Curriculum Implementation

History structures the curriculum into a 3-year Key Stage 3, a 2 year KS4 and a 2 year KS5 curriculum. The curriculum is a progressive model.


Subject specialists have given consideration and thought to the sequence and rationale of the curriculum; why we teach the content we do and in the order that we do. This is to ensure knowledge is not isolated information; it is connected knowledge that enables comprehension. The curriculum is a progressive model. Subject and cross subject sequencing intends to develop schemata making subsequent learning possible.


At Key Stage 3, the full National Curriculum is delivered. The History curriculum is organised into units and each unit of lessons builds on prior knowledge allowing connections to be made and enables knowledge to be transferable. In History we believe this facilitates deeper comprehension. The unit content taught is chosen so lessons focus on developing deeper understanding and capacity for skilful performance.


At Key Stage 4, the full Edexcel GCSE specification is delivered. Content is structured into unit. The curriculum is designed to ensure students have a broad and diverse study of the history of Britain and the wider world and give them skills that will support progression to further study of history and a wide range of other subjects. Each lesson builds on prior learning, allowing connections to be made between content. Units have been organised and designed to promote learning and provide depth and breadth of understanding


At Key Stage 5 the AQA 1H - Tsarist and Communist Russia is delivered, with the 2S - Modern British History, 1951-2007 unit. The curriculum is designed to ensure students understand the significance of historical events, the role of individuals in history and the nature of change over time. Our curriculum will help students to gain a deeper understanding of the past through political, social, economic and cultural perspectives. Each lesson builds on prior learning, allowing connections to be made between content. Units have been organised and designed to promote learning and provide depth and breadth of understanding


Student voice has been conducted to ensure that students have a contribution to the curriculum content. This has resulted in additional diversity being introduced to the KS3 history curriculum.


The History department is a member of the Historical Association and works alongside the School Improvement Partners to quality assure our curriculum and ensure that it provides a high quality and comprehensive curriculum for all.


Pedagogical approach
The pedagogical approach for History adheres to the LLT Teaching and Learning Policy. Subject specialists deliver the History curriculum through 50 ,55-minute lessons per fortnight


Rosenshine and ‘Teach Like a Champion’ strategies are implemented in all lessons and lesson episodes are designed to enable students to store knowledge into the long-term memory.

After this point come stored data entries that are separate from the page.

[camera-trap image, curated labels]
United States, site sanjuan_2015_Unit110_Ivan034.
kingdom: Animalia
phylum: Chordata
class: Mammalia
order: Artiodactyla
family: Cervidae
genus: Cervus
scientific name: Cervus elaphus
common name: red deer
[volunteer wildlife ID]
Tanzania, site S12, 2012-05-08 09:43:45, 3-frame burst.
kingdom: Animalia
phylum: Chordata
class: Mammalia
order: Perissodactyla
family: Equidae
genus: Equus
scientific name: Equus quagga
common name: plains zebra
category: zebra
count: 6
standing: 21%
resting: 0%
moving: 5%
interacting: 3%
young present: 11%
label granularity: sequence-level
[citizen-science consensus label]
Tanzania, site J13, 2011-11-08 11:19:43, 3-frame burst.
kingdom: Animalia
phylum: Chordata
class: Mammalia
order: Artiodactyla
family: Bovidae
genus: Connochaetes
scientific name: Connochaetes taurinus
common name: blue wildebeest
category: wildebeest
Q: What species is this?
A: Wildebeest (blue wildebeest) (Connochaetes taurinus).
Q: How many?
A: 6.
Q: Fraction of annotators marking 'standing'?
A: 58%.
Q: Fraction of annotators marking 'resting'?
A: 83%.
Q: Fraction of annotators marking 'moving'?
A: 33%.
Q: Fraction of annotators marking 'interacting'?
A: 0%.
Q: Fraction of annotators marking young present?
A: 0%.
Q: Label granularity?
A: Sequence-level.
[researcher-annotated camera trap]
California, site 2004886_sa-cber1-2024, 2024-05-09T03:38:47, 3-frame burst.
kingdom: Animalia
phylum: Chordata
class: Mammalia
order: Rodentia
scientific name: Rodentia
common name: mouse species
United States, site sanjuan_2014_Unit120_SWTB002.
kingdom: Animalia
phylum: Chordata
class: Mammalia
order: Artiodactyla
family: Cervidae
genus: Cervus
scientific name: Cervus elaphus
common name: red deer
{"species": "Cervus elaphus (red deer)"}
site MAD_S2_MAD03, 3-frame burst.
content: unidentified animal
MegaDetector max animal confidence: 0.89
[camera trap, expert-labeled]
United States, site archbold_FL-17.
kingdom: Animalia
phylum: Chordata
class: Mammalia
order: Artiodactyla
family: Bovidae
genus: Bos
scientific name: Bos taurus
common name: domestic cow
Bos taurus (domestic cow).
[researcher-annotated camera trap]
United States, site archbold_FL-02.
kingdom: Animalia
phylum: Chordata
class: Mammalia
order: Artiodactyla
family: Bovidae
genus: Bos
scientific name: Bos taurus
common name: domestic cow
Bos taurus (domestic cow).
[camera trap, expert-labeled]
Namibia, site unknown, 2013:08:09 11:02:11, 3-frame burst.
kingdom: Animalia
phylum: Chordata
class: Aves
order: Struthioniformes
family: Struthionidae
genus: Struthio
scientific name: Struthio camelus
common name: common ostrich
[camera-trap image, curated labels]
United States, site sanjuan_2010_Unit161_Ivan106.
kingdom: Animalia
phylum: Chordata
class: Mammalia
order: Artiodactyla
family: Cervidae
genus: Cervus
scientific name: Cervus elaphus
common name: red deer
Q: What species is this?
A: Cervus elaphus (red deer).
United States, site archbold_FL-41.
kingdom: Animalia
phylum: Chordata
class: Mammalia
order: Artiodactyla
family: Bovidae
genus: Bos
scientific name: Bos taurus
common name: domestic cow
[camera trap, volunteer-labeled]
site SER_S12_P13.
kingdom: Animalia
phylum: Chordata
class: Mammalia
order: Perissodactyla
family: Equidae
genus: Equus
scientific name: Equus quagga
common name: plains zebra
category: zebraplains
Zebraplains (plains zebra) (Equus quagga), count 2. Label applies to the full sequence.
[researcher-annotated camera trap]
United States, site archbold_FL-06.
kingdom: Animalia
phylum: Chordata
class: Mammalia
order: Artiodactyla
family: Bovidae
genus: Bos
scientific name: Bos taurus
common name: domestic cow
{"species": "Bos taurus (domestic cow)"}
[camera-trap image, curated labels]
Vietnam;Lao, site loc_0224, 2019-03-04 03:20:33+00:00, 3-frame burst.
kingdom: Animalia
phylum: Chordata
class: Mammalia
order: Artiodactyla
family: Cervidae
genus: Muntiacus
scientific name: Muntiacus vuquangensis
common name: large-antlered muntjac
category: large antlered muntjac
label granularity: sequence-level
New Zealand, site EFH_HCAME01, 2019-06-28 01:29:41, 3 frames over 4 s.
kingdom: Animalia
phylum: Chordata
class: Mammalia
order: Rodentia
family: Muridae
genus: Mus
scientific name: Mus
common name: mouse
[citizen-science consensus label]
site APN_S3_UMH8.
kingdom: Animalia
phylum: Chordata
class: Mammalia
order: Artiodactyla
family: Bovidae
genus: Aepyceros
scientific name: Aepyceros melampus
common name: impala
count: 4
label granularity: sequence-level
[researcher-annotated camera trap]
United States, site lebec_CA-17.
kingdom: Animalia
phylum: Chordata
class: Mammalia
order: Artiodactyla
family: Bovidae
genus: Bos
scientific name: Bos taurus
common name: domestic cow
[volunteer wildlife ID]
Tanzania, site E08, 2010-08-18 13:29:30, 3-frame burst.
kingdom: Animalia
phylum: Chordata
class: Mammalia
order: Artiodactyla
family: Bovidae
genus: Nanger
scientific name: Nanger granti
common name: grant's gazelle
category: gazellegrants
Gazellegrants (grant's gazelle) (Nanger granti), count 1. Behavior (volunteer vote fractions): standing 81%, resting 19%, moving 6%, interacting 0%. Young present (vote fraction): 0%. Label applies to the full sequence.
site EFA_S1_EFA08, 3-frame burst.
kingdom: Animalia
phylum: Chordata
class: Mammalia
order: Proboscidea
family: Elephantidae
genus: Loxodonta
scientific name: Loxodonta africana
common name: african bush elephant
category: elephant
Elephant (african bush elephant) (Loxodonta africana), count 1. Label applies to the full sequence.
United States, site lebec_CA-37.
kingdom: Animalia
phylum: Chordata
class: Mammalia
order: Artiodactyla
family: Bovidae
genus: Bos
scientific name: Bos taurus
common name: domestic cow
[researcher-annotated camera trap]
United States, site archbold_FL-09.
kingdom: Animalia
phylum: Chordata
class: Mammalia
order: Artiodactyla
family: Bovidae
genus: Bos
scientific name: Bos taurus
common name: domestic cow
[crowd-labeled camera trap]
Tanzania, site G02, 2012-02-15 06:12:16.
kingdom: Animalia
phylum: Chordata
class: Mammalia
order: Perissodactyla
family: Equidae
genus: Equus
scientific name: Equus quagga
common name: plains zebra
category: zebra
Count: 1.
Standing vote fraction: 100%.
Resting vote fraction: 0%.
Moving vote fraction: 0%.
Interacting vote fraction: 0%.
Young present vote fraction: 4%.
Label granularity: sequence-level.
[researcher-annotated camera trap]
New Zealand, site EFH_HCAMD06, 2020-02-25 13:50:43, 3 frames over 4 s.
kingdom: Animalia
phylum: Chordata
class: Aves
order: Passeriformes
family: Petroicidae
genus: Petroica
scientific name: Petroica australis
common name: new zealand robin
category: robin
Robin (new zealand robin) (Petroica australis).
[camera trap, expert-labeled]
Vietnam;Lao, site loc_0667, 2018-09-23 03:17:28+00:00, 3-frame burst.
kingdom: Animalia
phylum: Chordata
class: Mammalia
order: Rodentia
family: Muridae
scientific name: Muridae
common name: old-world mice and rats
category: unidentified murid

Tasks and activities are engaging and whenever possible are linked to local context, careers and progression and develop cultural capital. Examples include a sequence of lessons in Year at looking at the reasons of the Toxteth Uprising.


Lessons are structured to enable students to review/retrieve prior knowledge and activate it to make connections with new learning. This is through ‘Do It Now’ tasks at the start of each lesson


In each lesson, students are informed what they are learning and what the outcomes for the lesson are. We call these ‘WALT’ (What we are all learning today,) and ‘WILF’ (What I’m Looking For.)


New information is delivered in small steps and models are provided to support student comprehension. For example, in history we model the thinking process needed to answer different styles of questions, using mnemonics.


Lessons provide opportunities for students to practice applying their new learning. This may include guided and/or independent practice.


Questioning is used to inform adaptive teaching, and this includes techniques such as ‘right is right’ to ensure students accurately and clearly articulate their responses.


Students are asked to complete practical based activities such as decisions making a simulation activities, so that students think from the perspective of the historical actors, deepening their thinking. Students develop essential knowledge and then apply it in activities that ‘bring it all together.’ This ensures they connect knowledge and learning.


We assess an ever expanding curriculum. Assessment takes place in the form of formative and summative assessment tasks. These are carefully considered and link directly to the curriculum intent for the half term.


Clear ‘essential knowledge reading’ activities are provided to support reading development and provide depth and breadth to the curriculum. For example, students at KS5 are given extensive reading lists, including consolidation reading, such as A-Level and revision texts, as well as more advanced and academic reading to extend and widen their reading. Students are also provided with “watch lists” of relevant documentaries and feature films.


Clearly communicate their subject discipline using appropriate vocabulary. This includes the use of command words, vocabulary lists, Tier 2 and 3 vocabulary.


History reading materials are carefully selected to develop reading and comprehension skills. The History department teach reading comprehension strategies through having good knowledge of common barriers to academic reading, such as dysfluency and limited vocabulary and provide support to students when needed .We provide support for students so they can access challenging texts such as primary sources and historical interpretations.


In History we provide opportunities for students to ‘bring together’ knowledge developed. This is through extended writing tasks, practical demonstrations or other examples such as debates, trials and essay writing.


To develop Oracy the History department uses cognitive reasoning and cognitive structure.